In der Zeit von 1933-1945 konnte die IG-FARBEN ihr Firmenvermögen beträchtlich vermehren, nicht zuletzt aufgrund der Ausbeutung hunderttausender ZwangsarbeiterInnen. Als die Alliierten den Konzern nach dem Krieg schließlich entflochten, war BAYER Hauptprofiteur, denn dem Chemie-Unternehmen wurde mit AGFA und WEILER-TER MEER die gesamte ehemalige Niederrheingruppe der IG FARBEN zugeschlagen. Die von der IG in der Region gebildeten Schwerpunkt- Produktionen „Pharma“ und „Agrochemikalien“ boten der neugegründeten FARBENFABRIK BAYER „gute Startbedingungen“, wie die „Meilensteine“ unumwunden zugeben. Aus den Erfindungen, Entdeckungen und neu entwickelten Verfahren der IG-Ära wie Perlon, Synthese-Kautschuk, Lackrohstoffen, Sulfonamiden, synthetischen Gerbstoffen und der Silbersalzdiffusion schlägt BAYER bis heute Profit. So war das dunkle Kapitel für die Menschheit ein lukratives für BAYER.

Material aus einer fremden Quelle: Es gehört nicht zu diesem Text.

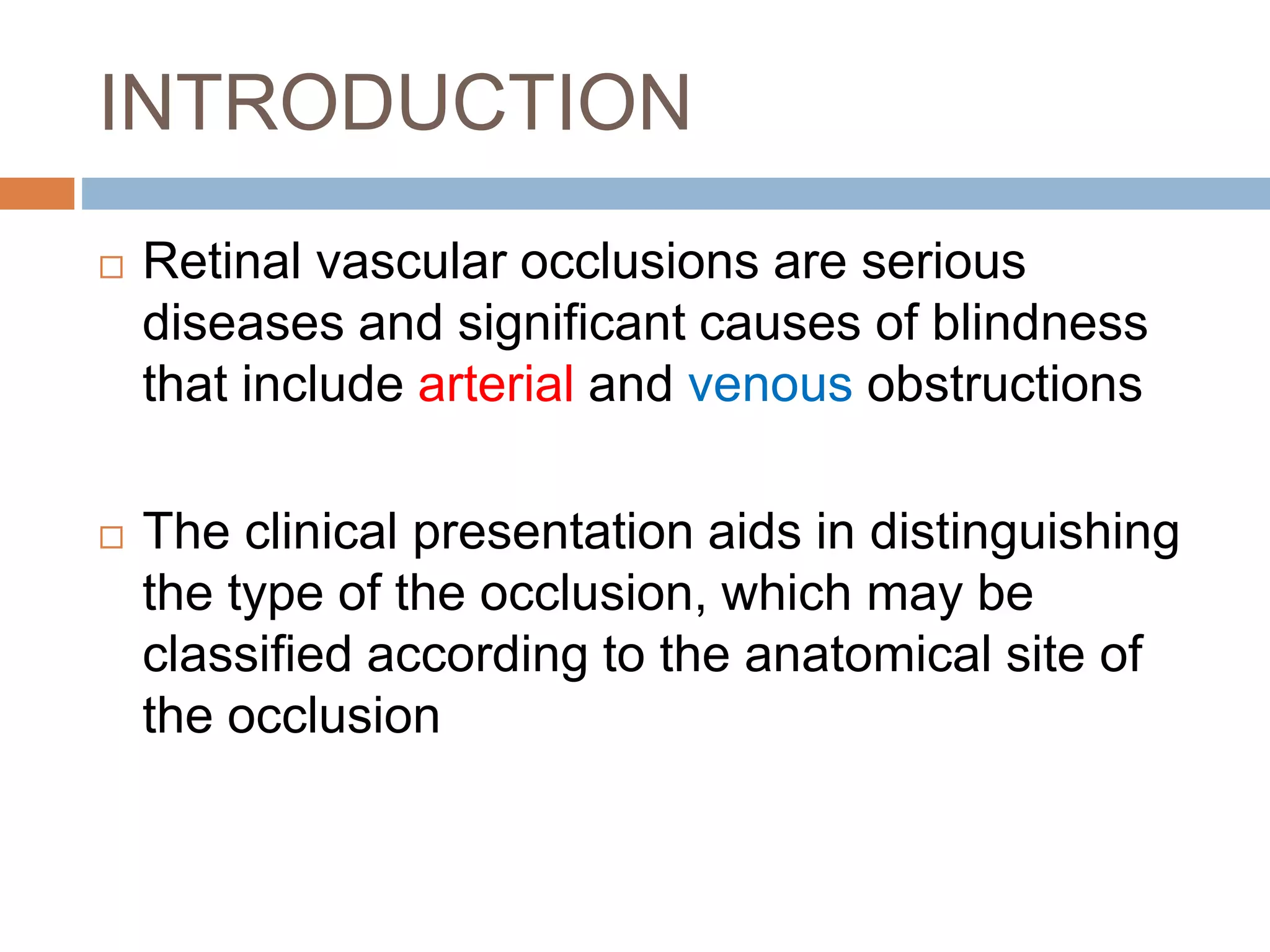 INTRODUCTION

□ Retinal vascular occlusions are serious diseases and significant causes of blindness that include arterial and venous obstructions

□ The clinical presentation aids in distinguishing the type of the occlusion, which may be classified according to the anatomical site of the occlusion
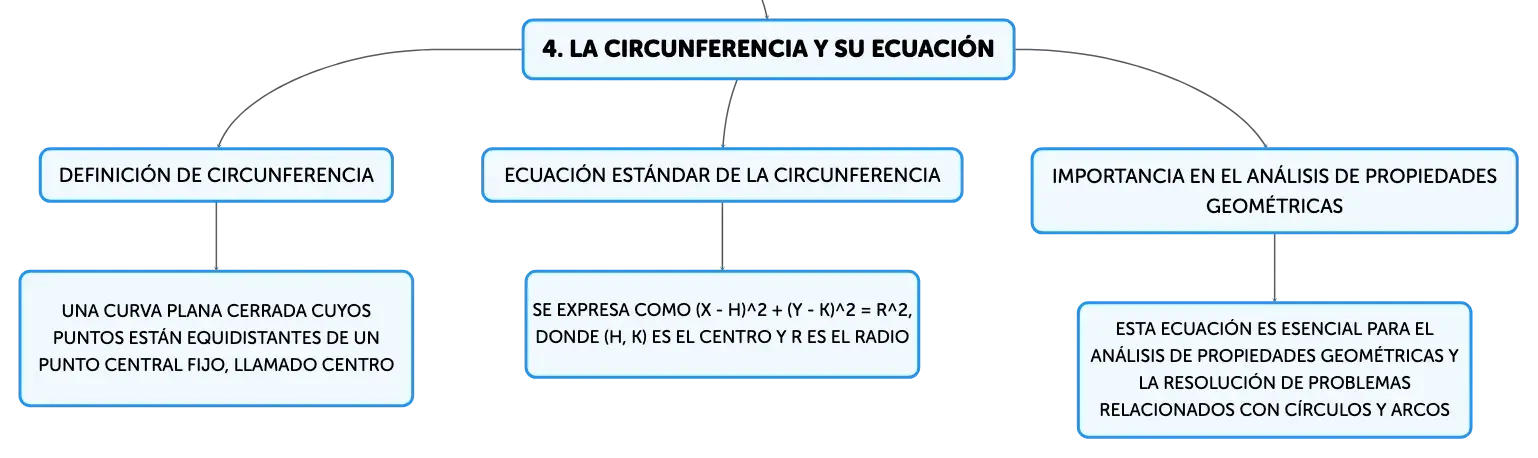 4. LA CIRCUNFERENCIA Y SU ECUACIÓN

DEFINICIÓN DE CIRCUNFERENCIA

UNA CURVA PLANA CERRADA CUYOS PUNTOS ESTÁN EQUIDISTANTES DE UN PUNTO CENTRAL FIJO, LLAMADO CENTRO

ECUACIÓN ESTÁNDAR DE LA CIRCUNFERENCIA

SE EXPRESA COMO (X - H)^2 + (Y - K)^2 = R^2, DONDE (H, K) ES EL CENTRO Y R ES EL RADIO

IMPORTANCIA EN EL ANÁLISIS DE PROPIEDADES GEOMÉTRICAS

ESTA ECUACIÓN ES ESENCIAL PARA EL ANÁLISIS DE PROPIEDADES GEOMÉTRICAS Y LA RESOLUCIÓN DE PROBLEMAS RELACIONADOS CON CÍRCULOS Y ARCOS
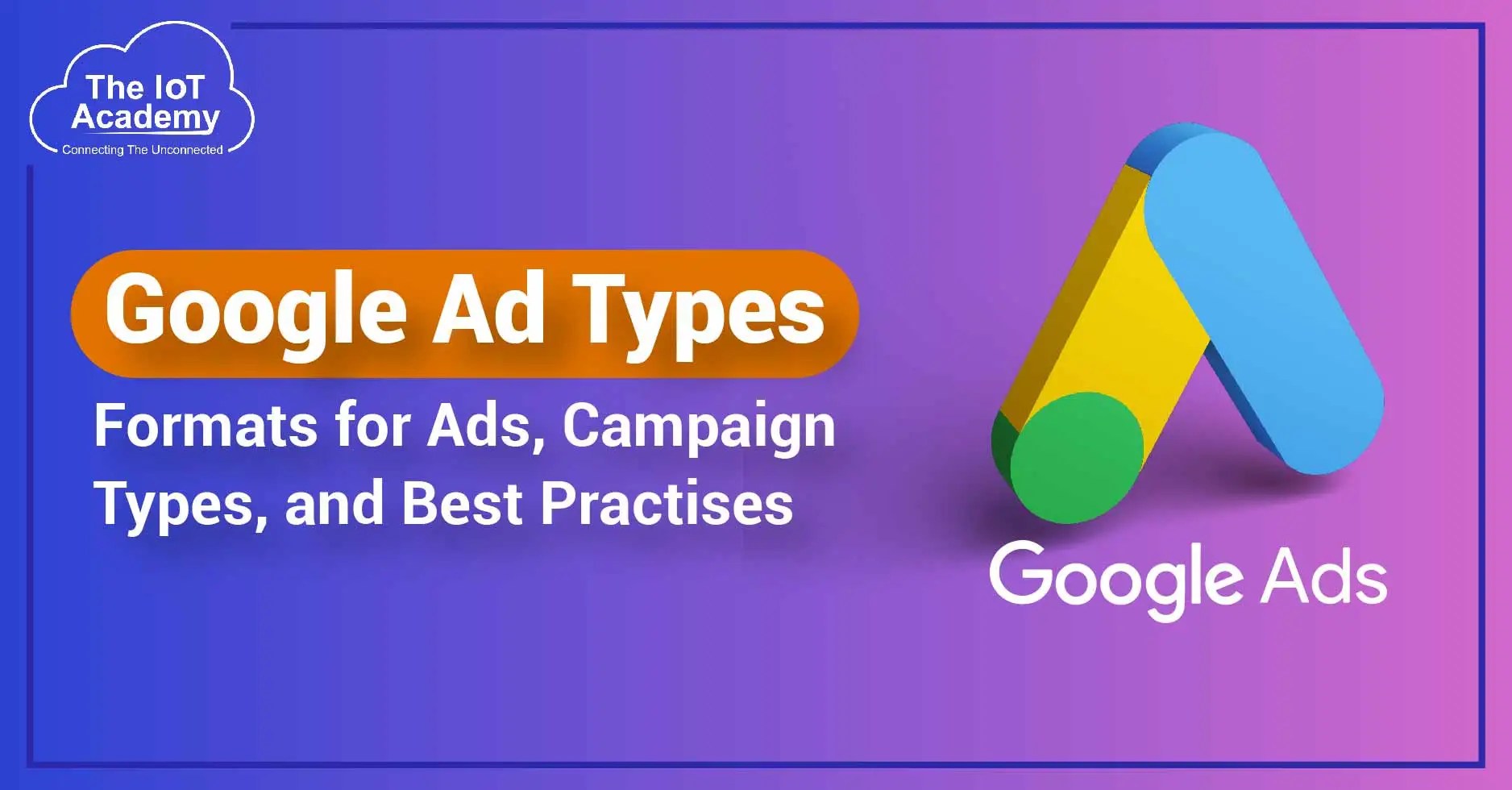 The IoT Academy
Connecting The Unconnected

Google Ad Types

Formats for Ads, Campaign Types, and Best Practises

Google Ads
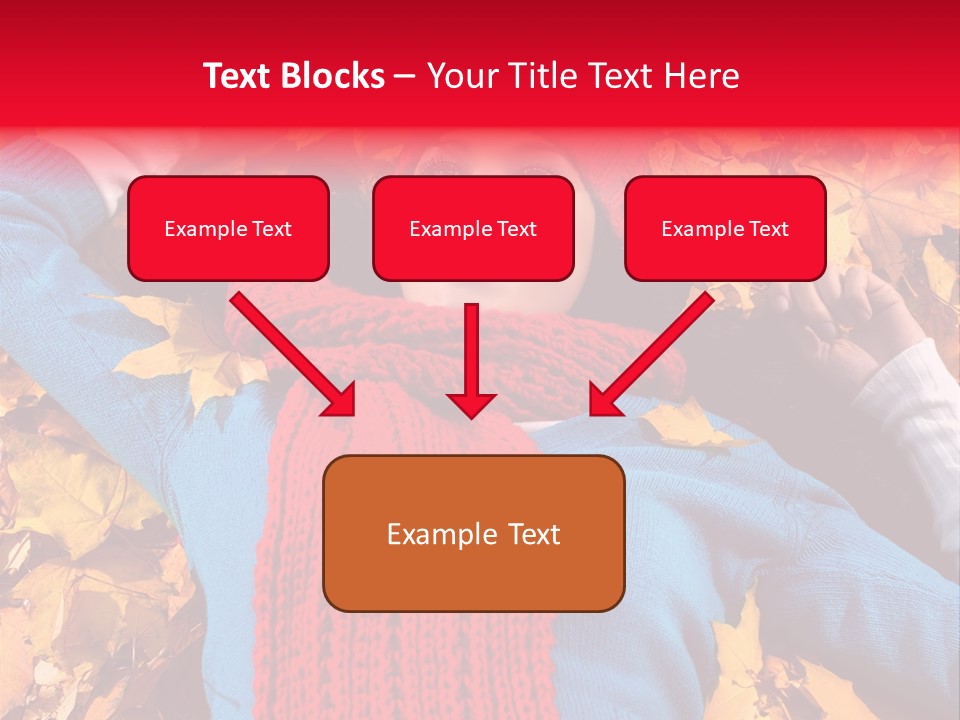 Text Blocks – Your Title Text Here

Example Text

Example Text

Example Text

Example Text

Die CBG fordert, alle Firmen, die geholfen haben, das Naziregime zu installieren und die von der verbrecherischen Diktatur profitiert haben, vom Bau des Denkmals für die ermordeten Juden Europas auszuschließen. Noch immer sind die Leidtragenden und ihre Nachkommen nicht angemessen entschädigt. Daran ändert auch die von Bundesregierung und Industrie getragene Stiftung zur „Entschädigung“ der ZwangsarbeiterInnen nichts, die in Wirklichkeit nur dazu da ist, die Betroffenen mit einem Butterbrot abzufinden und Rechtsansprüche abzuwehren.
Die CBG begrüßt die Absicht, die Geschichte der am Verbrechen des Nazi-Regimes beteiligten Unternehmen zu dokumentieren und fordert, dass diese fester Bestandteil der Dauerausstellung wird. Die CBG bietet an, Materialien für diese Ausstellung zu Verfügung zu stellen.